L’attribution des lots fut un moment très intense pour le groupe. L’équité devait être respectée en fonction des moyens de chacun. La taille des lots, leur luminosité et leur position dans le Lavoir : autant de paramètres permettant de fixer le prix de l’appartement. La réalisation du second œuvre fut confiée à chaque occupant : « nous n’étions pas tous d’accord sur le mode de chauffage, par exemple », précise Pierre. « Il était plus simple à ce stade du projet que chaque couple décide de la matérialité de son espace de vie, sans dénaturer l’architecture de Bernard. »

Les réussites et les failles

Les enfants ont grandi ensemble. Ils ont désormais fondé leur propre famille, mais restent particulièrement attachés au lieu et surtout, les uns aux autres. Un seul couple a quitté l’endroit en vingt-six ans. « On ne pensait pas que cela perdurerait. Les enfants sont accros au lieu. Il n’est pas question de vendre. » L’entretien des espaces communs et la gestion des comptes se sont répartis naturellement et ont changé de main au fil du temps. Pour Catherine le pari est gagné. « Si c’était à refaire, ce serait sans hésiter. »

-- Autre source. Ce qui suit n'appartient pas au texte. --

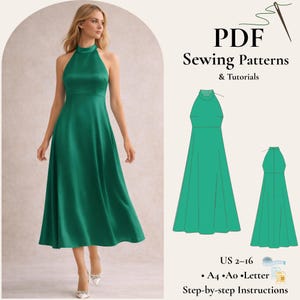 May include: A green halter-neck dress with a flowing skirt. The image includes a diagram of the dress and text that reads "PDF Sewing Patterns & Tutorials" and "US 2-16". Step-by-step instructions are also mentioned.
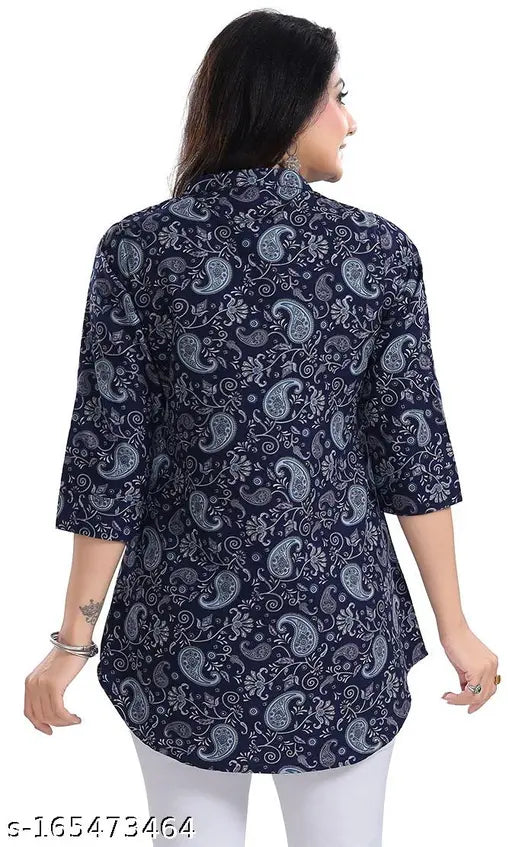 Blue crepe short kurti with digital floral print, GMK Fashions, suitable for daily & office wear, three-quarter sleeves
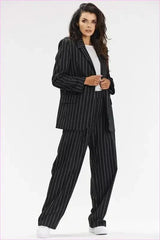 Gray and White Stripe Elegant Wide-leg Pants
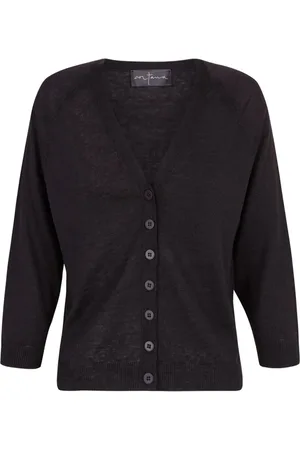 Cortana Truien, Dames, Zwart, M, Linnen, Rinen, zwart linnen gebreid vest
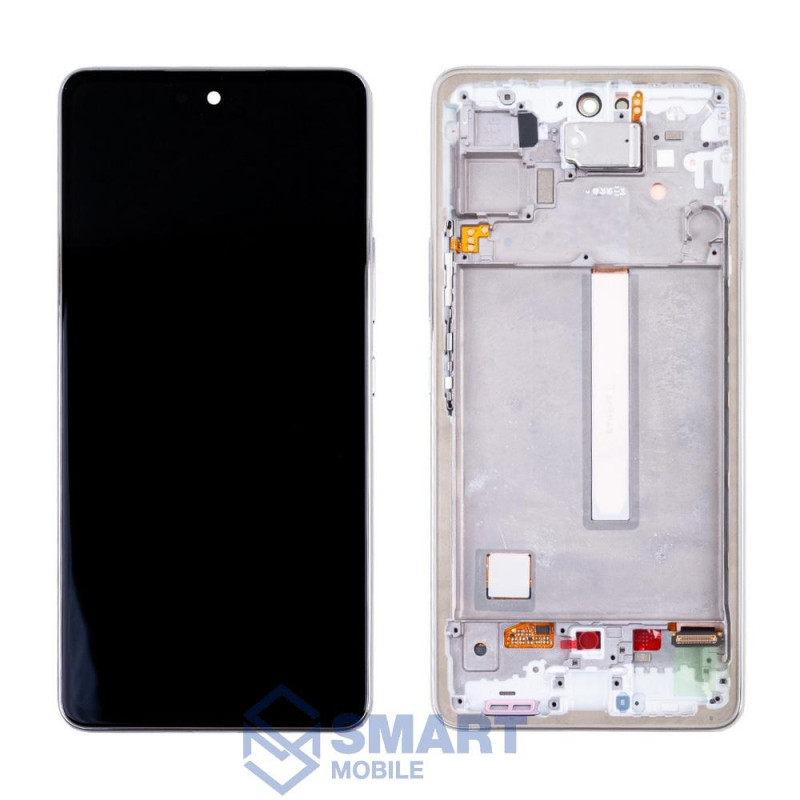 Дисплей для Samsung Galaxy A536F/A536B A53 5G + тачскрин в рамке (серебро) сервисный 100%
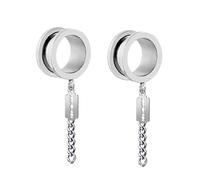 Aotiwe Kit di 2 piercing all'orecchio da uomo, dilatatori a tunnel per orecchie, rotondi, con catena e ciondolo geometrico, in acciaio inox, 3/4 inch, Acciaio inossidabile, Non pietra preziosa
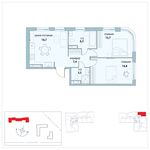 Планировка 2-комнатной квартиры, 62,4 м2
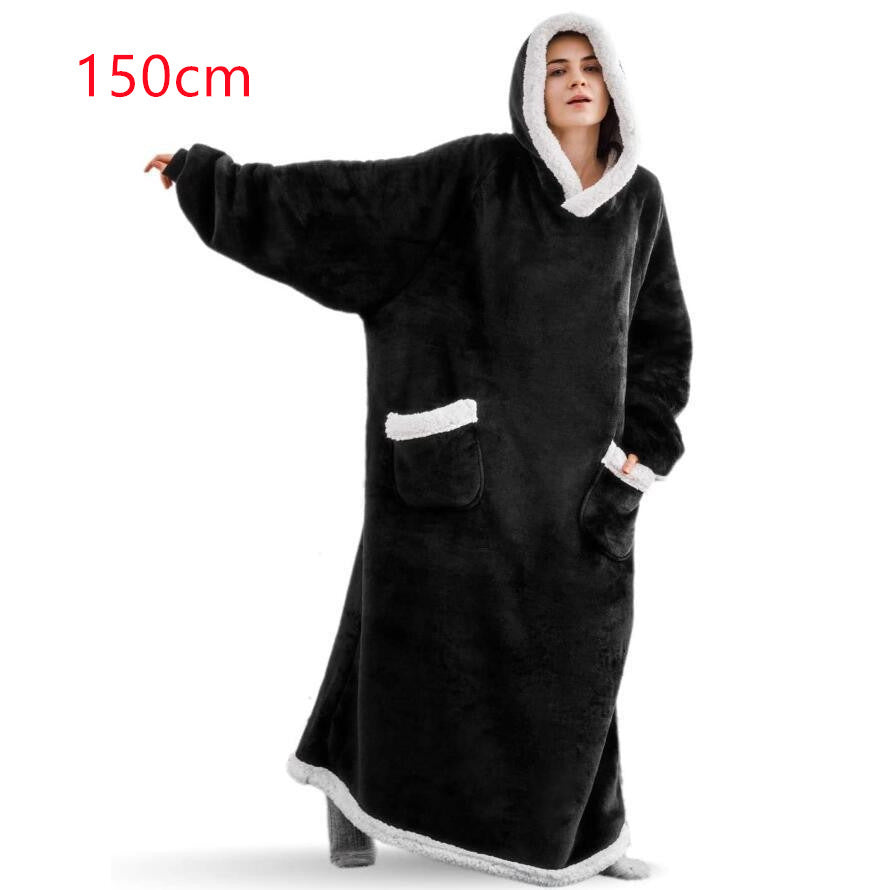 Oversized hoodie deken met sherpa capuchon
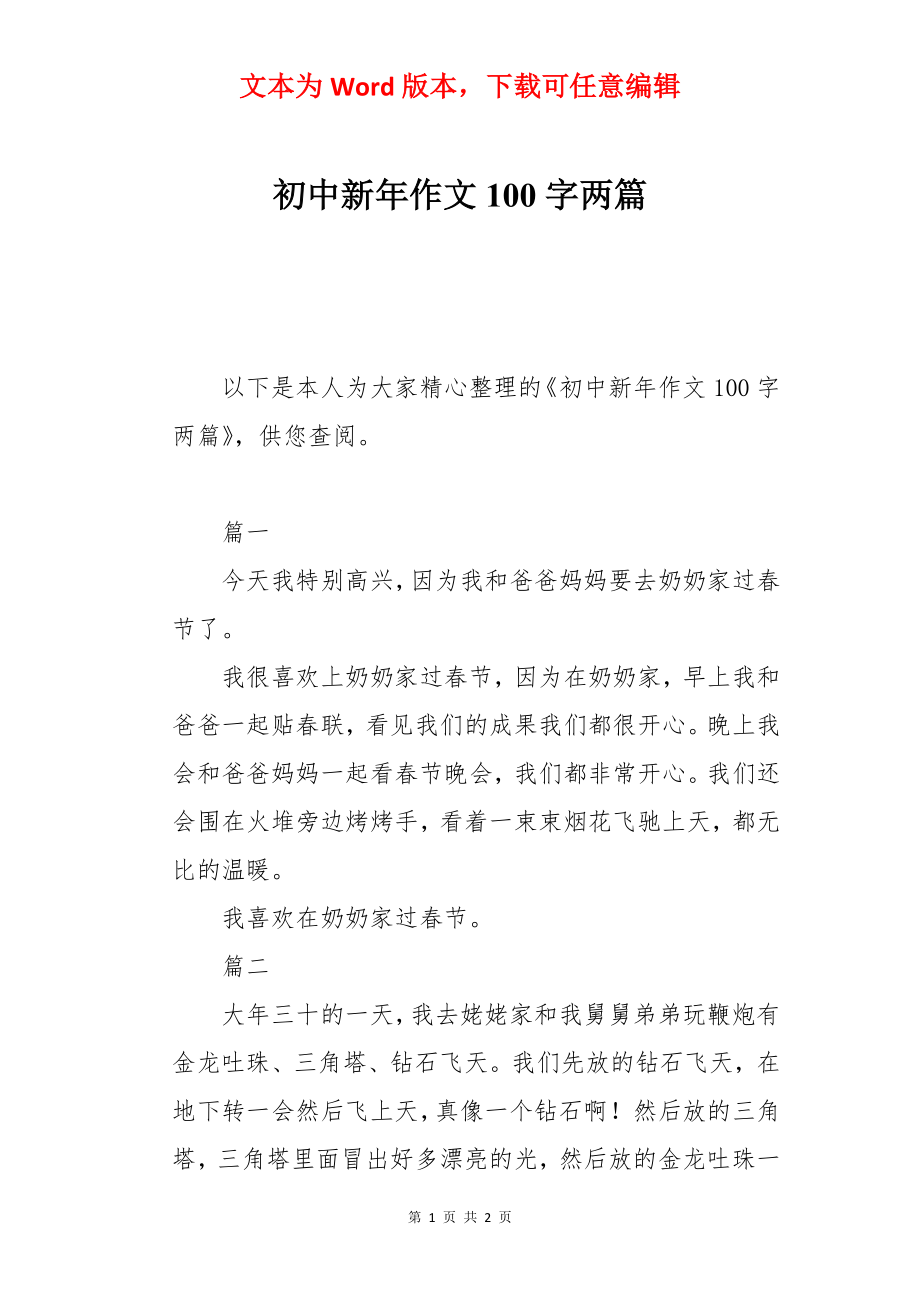 初中新年作文100字两篇.docx_第1页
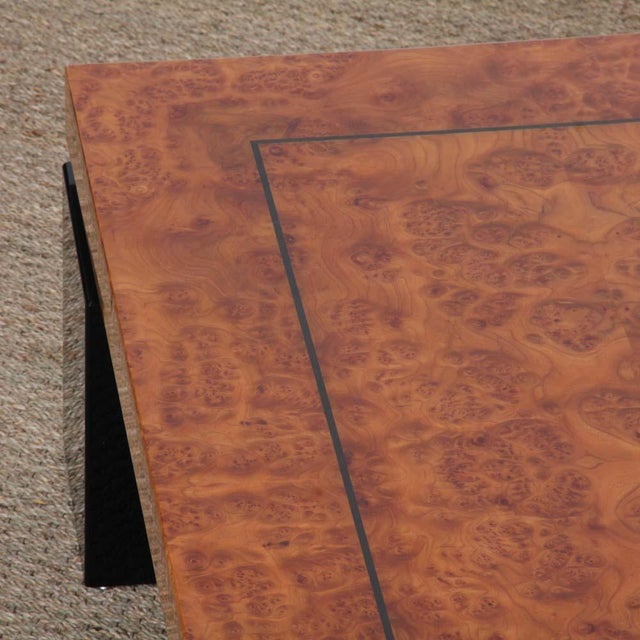 1980s Square Coffee Table in Elm Burl, 1980s For Sale - Image 5 of 8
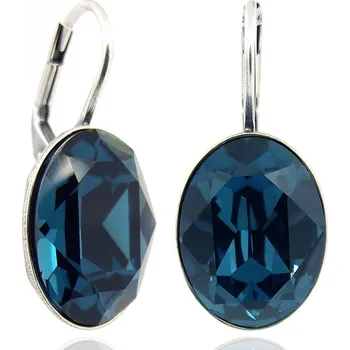 Náušnice Náušnice Oval Montana (MADE WITH SWAROVSKI® ELEMENTS - náušnice)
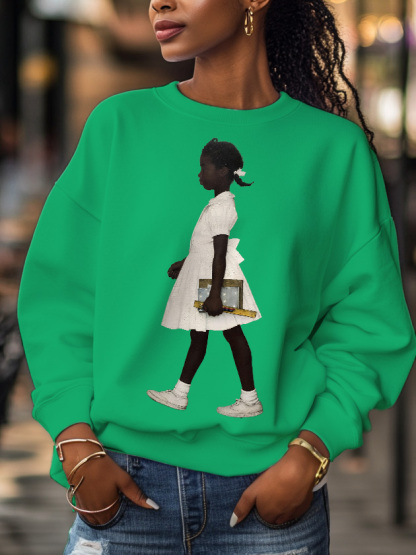 Women's Black Girl Ruby Print Cotton Long Sleeve T-Shirt Thin Sweatshirt-Styleame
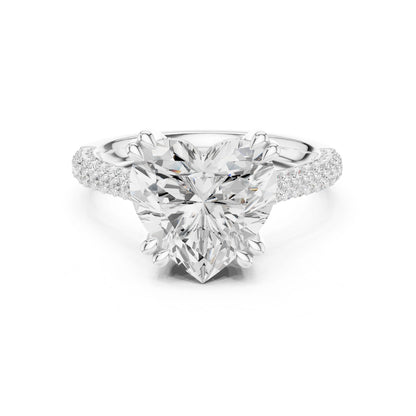 Cushion Lab Grown Diamond Pave Engagement Ring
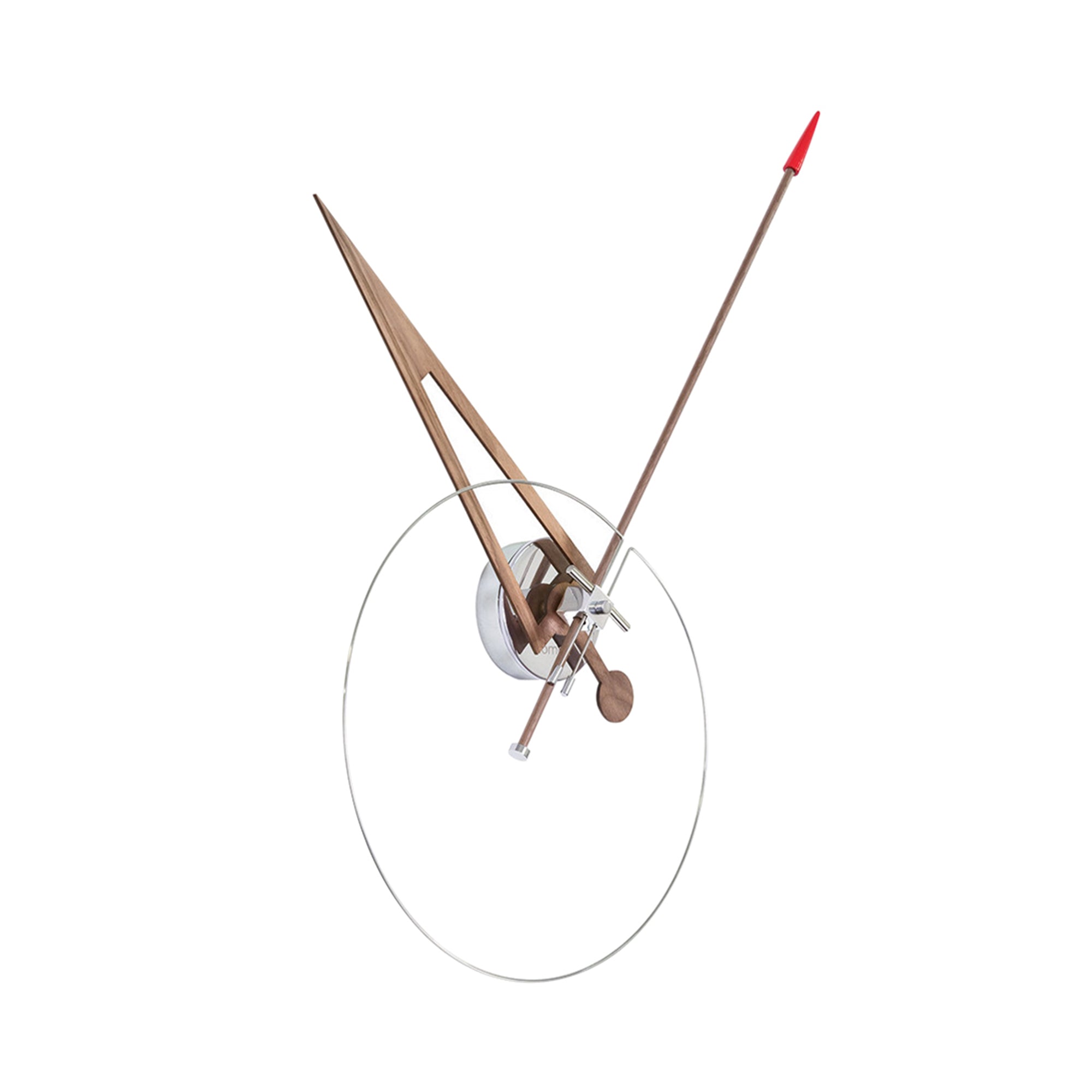 Cris Wall Clock: Chromed Steel + Walnut + Red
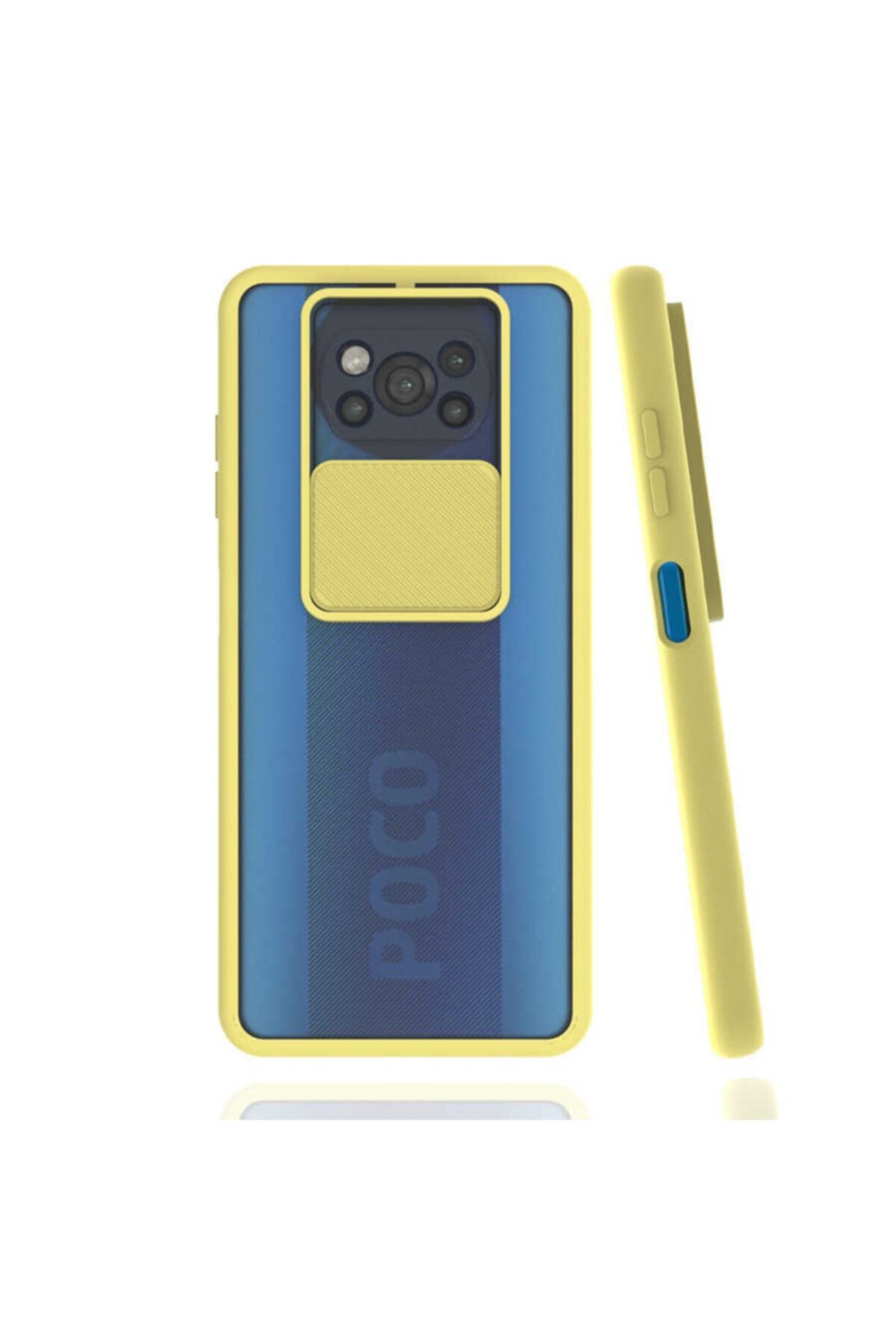 Nezih Case Poco X3 Nezih Case Kamera Korumalı Kızaklı Mat Sert Kapak Silikon Kılıf Sarı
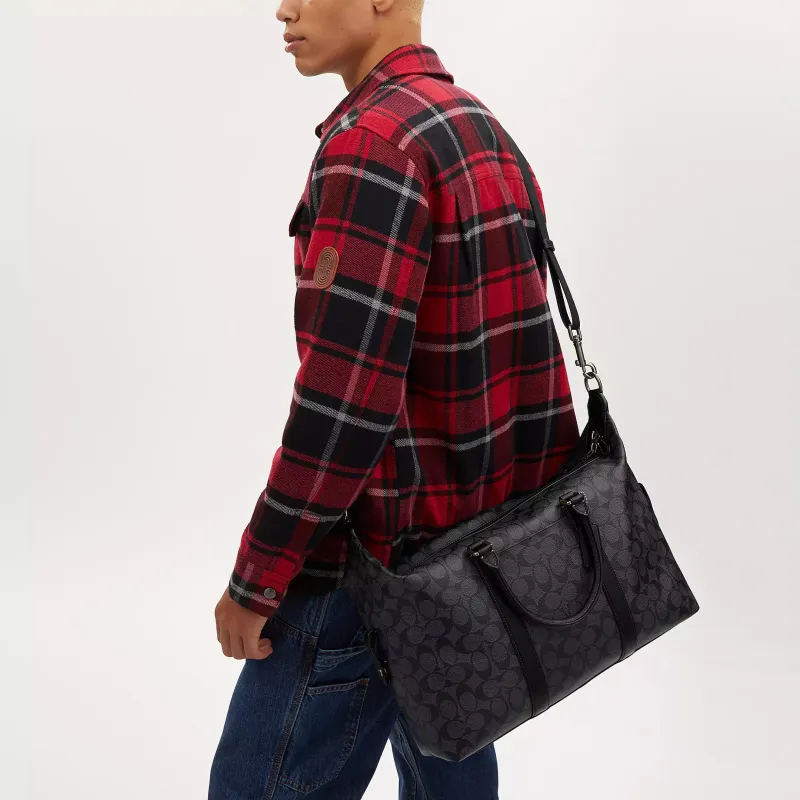 COACH Canvas With Cow Leather Boston Bag Travel Bag Handbag Shoulder Bag Crossbody Bag Large Size Women's Charcoal Gray-4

Bernard Kohn a tout de même eu l’intelligence de créer une architecture évolutive car la vie ne se passe pas toujours comme on le souhaiterait. Chaque logement muni de deux portes d’entrée, peut être divisé en deux. « Cela s’est révélé très utile lorsque certains ont divorcé », ironise Catherine. L’intimité de chaque famille est respectée mais l’échange entre eux se fait naturellement et les lieux communs sont investis sans modération.
L’échec majeur reste l’intégration dans le quartier. Alors que la genèse de leur projet se basait sur le partage, celui-ci n’est vrai qu’à l’échelle de leur habitat, devenu, peut-être, « un îlot de riches au sein d’un quartier pauvre ». Quelques personnes ont intégré les associations du quartier, mais le mélange s’arrête là. Catherine s’inquiète également pour les plus jeunes, les derniers ados, qui semblent ne pas vouloir sortir du cocon. « C’est comme s’ils étaient maintenus dans l’enfance et que l’extérieur, Paris, leur faisait peur. »

Et maintenant ?

Le foncier est aujourd’hui de plus en plus cher et les promoteurs mettent la main sur la moindre parcelle. De nombreuses personnes rallient ce courant afin de concevoir un habitat et un mode de vie qui leur correspondent. L’envie de recréer un village « de partage » entre les individus et de vivre dans une architecture pensée est bien réelle.
L’association aide ces groupes à se former et à appréhender la démarche. Elle se nomme désormais Eco Habitat Groupé. Les valeurs restent les mêmes ; sont venues s’y ajouter les problématiques de l’habitat sain et du respect de l’environnement. Prendre part à ce type de projets est un engagement fort, fondé sur des valeurs communes et demande investissements et conciliations. Au-delà des doutes et des prises de bec, il s’agit de franchissement d’étape et d’une aventure humaine extraordinaire. Catherine confirme : « ces 5 ans de réflexions restent l’un de mes meilleurs souvenirs ».